*** Opening Source data ***

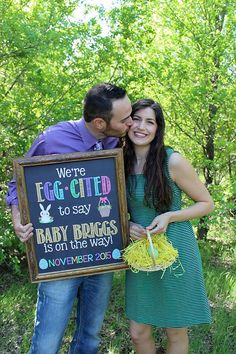 EASTER PREGNANCY ANNOUNCEMENT CHALKBOARD POSTER PRINTABLE | WE'RE EGGCITED TO SAY | PREGNANCY REVEAL POSTER
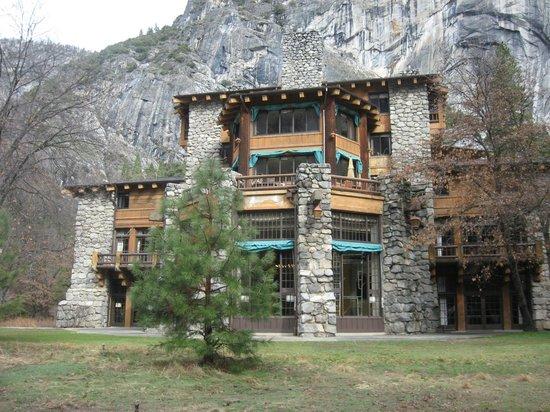 The Majestic Yosemite Hotel: Exterior of hotel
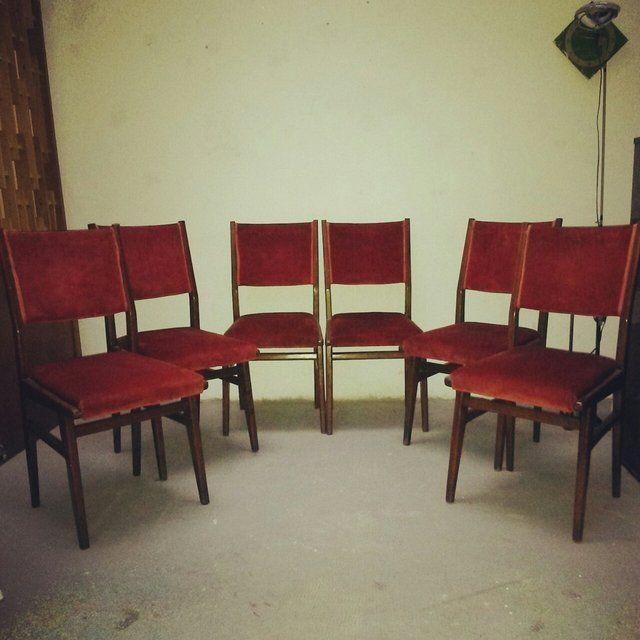 [400€] Collezione di 6 sedie anni 50 in teak e tessuto rosso, perfettamente conservate. #magazzino76 #viapadova76 #milano #vintage #modernariato #antiquariato #design #industrialdesign #furniture #mobili #modernfurniture #sofa #poltrone #divani #arredo #arredodesign #anni50 #teak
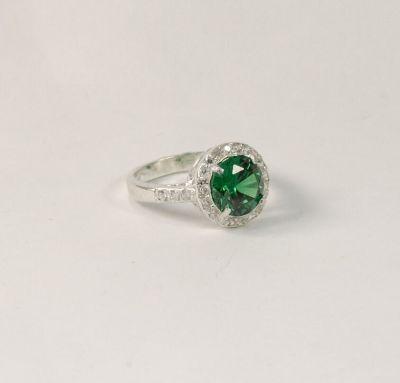 Кольцо в наличии с зеленым фианитом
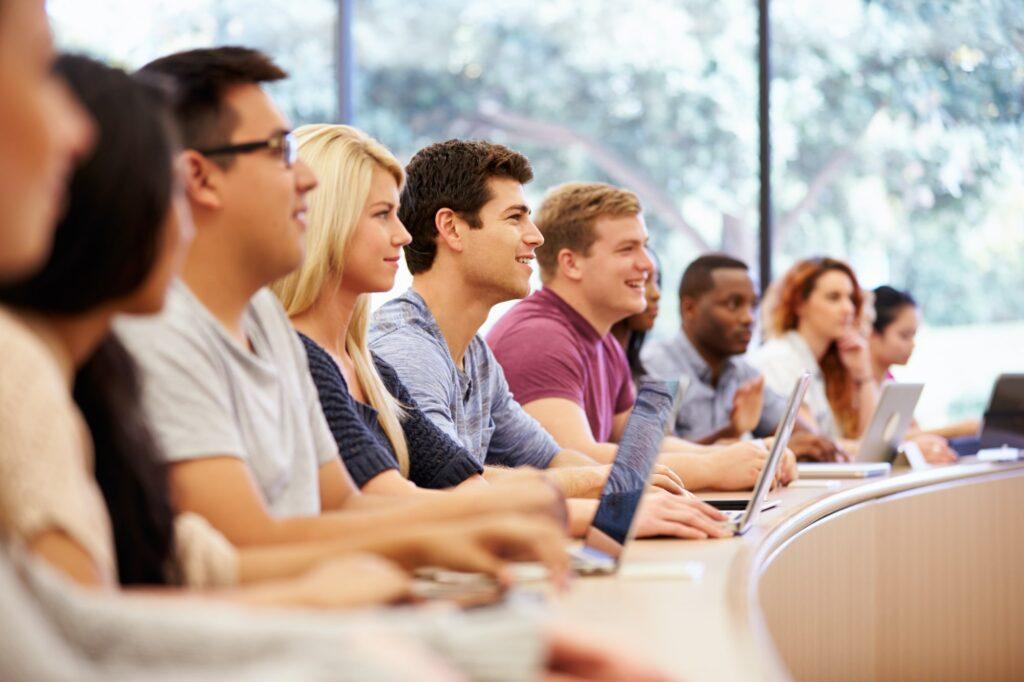 estudantes universitários participando de eventos organizados com software de gerenciamento de eventos Timely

*** Closing Source data ***

### Your assignment
Copy nothing outside the span: please output the lines from the one with "The Majestic Yosemite" through the end of the entries above, and skip the pictures.

### Response area
 The Majestic Yosemite Hotel: Exterior of hotel
 [400€] Collezione di 6 sedie anni 50 in teak e tessuto rosso, perfettamente conservate. #magazzino76 #viapadova76 #milano #vintage #modernariato #antiquariato #design #industrialdesign #furniture #mobili #modernfurniture #sofa #poltrone #divani #arredo #arredodesign #anni50 #teak
 Кольцо в наличии с зеленым фианитом
 estudantes universitários participando de eventos organizados com software de gerenciamento de eventos Timely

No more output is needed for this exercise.